◆ Written problem A:
Count the lines in the listing that contain the string "road", treating case as significant, and reply with the number only.

◆ Passage to read:
>>

Monday, August 13, 2007


We have been attending an Evangical Lutheran Synod (ELS) church and taking classes from the pastor to learn what they believe.

We visited an Lutheran Church Missouri Synod (LCMS) church on July 29th because our pastor was out of town, and we decided to see what another Lutheran church would be like. Then we went to VBS at that church, and then we went to church there this past Sunday (August 5th) because they had a special service for the closing of VBS.

We really liked the LCMS church a lot. We are thinking it might be a better "fit" for our family theology-wise because they seem to be more open than the ELS church. My husband and I were even able to take communion there (and our children went up for a blessing). We hadn't had communion in a while due to not being able to take it at the ELS church, and it was really nice to be able to take it at the LCMS church.

But we have really grown to like the more formal liturgy at the ELS church, and we love the pastor at the ELS church. The people are quiet, but some of them seem very sweet. There is a wonderful Chinese man who is helps take up the offering each Sunday. My children put money in the offering plate, and I think it's so sweet the way he tells my little boy (age two) a very kindly thank you after he puts in his offering. :) And it was so wonderful how the pastor asked him to do the Bible reading in Chinese one day. It was beautiful how expressive he was, and it brought tears to my eyes.

We've never said we are going to join the ELS church (and my dh tried to make that clear when we started and I *think* the pastor realizes that). Since we are going through the class, though, I feel so worried that the pastor might feel really bad if we end up going to the LCMS church. :(

The pastor at the ELS church explains Lutheranism so well, in a way that is really helping me to understand (he's taught children before, I think, probably for confirmation class?), and he has lots of good examples that help make things more clear to both my husband and me. We love him as a pastor.

But we don't feel that we can be confessional Lutherans, and I don't think (?) we can be part of an ELS church if we are not confessional Lutherans. If, after the class is all done, we can't take communion there, we would not want to continue attending there. In Lutheran theology, the Lord's Supper is hugely important. To not be able to partake of it brings sadness to me. :(

At the LCMS church, we could partake of communion even if we don't join the church. We'd get more time to think things through more, and yet still be a part of the church.

<<

Items from a data source
>>

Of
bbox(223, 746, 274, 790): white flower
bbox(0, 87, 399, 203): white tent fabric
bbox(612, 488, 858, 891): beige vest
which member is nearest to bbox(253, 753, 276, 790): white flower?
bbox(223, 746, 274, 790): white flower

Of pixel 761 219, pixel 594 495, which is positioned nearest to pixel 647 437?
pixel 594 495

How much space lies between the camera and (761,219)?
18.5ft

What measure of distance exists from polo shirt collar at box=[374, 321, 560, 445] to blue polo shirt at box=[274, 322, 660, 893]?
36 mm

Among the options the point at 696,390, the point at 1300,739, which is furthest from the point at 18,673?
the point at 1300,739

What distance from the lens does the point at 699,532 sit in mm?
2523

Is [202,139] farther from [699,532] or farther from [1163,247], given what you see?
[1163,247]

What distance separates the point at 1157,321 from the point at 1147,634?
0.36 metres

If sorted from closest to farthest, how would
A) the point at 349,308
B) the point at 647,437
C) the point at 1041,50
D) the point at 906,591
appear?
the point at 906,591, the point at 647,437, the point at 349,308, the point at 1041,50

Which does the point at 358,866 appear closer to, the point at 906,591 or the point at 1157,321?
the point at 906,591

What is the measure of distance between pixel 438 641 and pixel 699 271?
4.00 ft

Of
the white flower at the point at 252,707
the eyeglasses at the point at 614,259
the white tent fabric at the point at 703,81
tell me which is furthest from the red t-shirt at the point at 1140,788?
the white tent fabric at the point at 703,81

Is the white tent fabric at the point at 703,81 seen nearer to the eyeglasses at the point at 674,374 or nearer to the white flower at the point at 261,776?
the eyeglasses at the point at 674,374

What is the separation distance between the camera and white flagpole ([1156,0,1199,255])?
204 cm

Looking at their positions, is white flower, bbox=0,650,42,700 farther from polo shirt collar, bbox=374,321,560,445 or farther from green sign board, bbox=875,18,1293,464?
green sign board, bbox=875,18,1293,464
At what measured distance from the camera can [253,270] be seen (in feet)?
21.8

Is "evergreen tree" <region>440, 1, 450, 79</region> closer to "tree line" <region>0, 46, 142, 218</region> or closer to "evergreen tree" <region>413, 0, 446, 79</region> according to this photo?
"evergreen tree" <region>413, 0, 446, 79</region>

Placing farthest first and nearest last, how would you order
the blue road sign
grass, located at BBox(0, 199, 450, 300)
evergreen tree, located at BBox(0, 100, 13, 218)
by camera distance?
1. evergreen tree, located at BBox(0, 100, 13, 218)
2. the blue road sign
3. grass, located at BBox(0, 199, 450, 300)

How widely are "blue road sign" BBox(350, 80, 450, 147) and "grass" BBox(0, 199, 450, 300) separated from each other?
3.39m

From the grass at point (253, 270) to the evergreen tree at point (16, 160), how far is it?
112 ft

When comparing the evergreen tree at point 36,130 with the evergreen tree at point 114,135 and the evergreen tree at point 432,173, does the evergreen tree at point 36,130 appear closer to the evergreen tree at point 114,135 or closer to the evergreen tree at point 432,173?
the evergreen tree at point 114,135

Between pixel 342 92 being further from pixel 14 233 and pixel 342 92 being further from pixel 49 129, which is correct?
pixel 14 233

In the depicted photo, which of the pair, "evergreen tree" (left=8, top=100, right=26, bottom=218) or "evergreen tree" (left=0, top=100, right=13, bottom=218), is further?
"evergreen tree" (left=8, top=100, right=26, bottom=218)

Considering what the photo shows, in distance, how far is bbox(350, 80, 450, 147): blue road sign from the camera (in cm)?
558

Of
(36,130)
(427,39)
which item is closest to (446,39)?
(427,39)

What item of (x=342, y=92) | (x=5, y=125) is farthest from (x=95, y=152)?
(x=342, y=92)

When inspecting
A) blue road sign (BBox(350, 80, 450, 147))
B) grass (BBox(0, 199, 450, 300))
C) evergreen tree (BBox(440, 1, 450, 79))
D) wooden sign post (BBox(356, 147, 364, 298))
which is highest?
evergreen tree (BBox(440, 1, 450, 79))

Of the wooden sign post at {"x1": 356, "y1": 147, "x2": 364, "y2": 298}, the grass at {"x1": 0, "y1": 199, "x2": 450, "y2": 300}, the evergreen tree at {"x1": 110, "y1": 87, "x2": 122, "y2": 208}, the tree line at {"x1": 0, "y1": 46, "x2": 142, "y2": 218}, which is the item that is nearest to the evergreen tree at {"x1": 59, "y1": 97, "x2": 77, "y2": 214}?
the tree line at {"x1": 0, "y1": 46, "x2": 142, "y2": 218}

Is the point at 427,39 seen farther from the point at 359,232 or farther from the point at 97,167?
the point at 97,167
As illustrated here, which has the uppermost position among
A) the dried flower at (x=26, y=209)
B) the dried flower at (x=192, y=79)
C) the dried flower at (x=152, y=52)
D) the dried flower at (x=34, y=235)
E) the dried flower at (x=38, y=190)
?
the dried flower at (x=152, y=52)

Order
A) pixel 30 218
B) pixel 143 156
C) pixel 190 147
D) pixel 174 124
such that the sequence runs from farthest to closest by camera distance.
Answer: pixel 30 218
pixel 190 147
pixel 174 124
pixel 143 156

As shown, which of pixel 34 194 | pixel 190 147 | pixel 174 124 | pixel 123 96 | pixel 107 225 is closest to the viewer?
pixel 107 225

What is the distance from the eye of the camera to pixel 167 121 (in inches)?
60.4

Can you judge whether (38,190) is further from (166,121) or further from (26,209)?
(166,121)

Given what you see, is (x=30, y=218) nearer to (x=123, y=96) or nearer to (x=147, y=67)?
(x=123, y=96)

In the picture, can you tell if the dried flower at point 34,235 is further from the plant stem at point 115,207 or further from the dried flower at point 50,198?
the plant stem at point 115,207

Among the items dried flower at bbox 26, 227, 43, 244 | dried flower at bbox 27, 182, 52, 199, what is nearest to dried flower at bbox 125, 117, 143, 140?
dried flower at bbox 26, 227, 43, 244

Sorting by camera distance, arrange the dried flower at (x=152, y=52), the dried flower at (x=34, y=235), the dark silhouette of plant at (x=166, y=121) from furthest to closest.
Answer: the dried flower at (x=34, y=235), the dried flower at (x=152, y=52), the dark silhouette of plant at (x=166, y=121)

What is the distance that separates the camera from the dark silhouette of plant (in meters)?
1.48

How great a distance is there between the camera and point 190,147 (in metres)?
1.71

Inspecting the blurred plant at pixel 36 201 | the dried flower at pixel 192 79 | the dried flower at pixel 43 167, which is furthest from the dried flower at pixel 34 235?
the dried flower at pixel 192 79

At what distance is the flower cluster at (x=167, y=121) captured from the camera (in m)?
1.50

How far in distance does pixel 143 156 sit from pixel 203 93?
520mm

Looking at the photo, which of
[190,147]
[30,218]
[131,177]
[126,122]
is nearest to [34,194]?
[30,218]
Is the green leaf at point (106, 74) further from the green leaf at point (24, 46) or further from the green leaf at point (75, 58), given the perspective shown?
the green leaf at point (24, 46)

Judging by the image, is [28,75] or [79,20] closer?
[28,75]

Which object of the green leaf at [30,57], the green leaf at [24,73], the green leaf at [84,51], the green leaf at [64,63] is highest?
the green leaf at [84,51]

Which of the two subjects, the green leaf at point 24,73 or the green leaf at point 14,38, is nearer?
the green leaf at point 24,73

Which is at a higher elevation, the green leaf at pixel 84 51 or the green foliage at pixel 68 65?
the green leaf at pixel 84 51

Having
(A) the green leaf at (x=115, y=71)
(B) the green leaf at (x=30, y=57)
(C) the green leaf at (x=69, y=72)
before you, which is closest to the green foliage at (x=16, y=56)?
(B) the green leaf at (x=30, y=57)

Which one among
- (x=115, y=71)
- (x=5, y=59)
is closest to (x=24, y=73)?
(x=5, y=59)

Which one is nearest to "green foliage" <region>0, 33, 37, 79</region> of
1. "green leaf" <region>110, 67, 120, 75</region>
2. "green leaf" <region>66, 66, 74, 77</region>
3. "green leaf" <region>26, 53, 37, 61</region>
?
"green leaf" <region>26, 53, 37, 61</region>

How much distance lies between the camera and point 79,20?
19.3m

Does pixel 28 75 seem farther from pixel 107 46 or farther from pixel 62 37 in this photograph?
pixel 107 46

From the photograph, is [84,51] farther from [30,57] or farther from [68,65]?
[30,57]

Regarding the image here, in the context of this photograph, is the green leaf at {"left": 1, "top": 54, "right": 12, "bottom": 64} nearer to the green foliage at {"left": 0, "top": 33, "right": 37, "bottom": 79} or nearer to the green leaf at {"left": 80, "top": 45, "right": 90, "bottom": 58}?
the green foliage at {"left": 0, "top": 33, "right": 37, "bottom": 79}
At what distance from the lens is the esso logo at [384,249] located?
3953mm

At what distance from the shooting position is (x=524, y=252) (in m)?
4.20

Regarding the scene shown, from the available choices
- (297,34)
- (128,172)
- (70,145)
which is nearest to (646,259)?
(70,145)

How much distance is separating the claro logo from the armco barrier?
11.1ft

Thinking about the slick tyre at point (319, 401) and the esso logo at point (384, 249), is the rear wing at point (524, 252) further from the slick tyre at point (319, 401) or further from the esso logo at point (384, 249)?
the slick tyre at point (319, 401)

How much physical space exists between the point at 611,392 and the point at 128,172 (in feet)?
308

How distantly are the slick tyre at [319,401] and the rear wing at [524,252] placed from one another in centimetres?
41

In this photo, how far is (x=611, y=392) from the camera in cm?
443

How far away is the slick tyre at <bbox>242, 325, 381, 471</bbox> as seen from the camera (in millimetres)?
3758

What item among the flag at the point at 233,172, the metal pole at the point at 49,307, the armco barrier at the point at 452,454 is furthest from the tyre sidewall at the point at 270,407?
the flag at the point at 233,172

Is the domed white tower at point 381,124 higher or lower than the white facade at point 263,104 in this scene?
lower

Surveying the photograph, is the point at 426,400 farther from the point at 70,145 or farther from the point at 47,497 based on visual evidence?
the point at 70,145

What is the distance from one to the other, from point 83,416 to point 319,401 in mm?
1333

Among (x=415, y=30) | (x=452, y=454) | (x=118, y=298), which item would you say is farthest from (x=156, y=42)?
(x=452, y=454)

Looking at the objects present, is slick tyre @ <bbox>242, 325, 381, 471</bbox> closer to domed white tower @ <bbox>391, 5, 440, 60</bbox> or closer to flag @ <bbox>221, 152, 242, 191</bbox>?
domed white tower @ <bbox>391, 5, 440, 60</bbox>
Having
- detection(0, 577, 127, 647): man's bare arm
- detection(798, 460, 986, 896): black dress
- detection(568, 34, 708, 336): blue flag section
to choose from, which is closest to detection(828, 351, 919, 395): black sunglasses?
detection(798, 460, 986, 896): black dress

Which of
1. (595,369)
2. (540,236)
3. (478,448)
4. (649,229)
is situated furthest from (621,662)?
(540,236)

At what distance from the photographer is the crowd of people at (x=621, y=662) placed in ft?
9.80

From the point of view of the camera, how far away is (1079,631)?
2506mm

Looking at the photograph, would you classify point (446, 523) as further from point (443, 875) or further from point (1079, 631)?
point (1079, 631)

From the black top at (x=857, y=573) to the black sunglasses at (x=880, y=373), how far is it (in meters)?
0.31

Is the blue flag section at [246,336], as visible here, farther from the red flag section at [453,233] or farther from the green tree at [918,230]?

<<

◆ Written problem B:
In the post about choosing between two Lutheran churches, on what date did the family first visit the LCMS church?

◆ Written solution A:
5

◆ Written solution B:
July 29th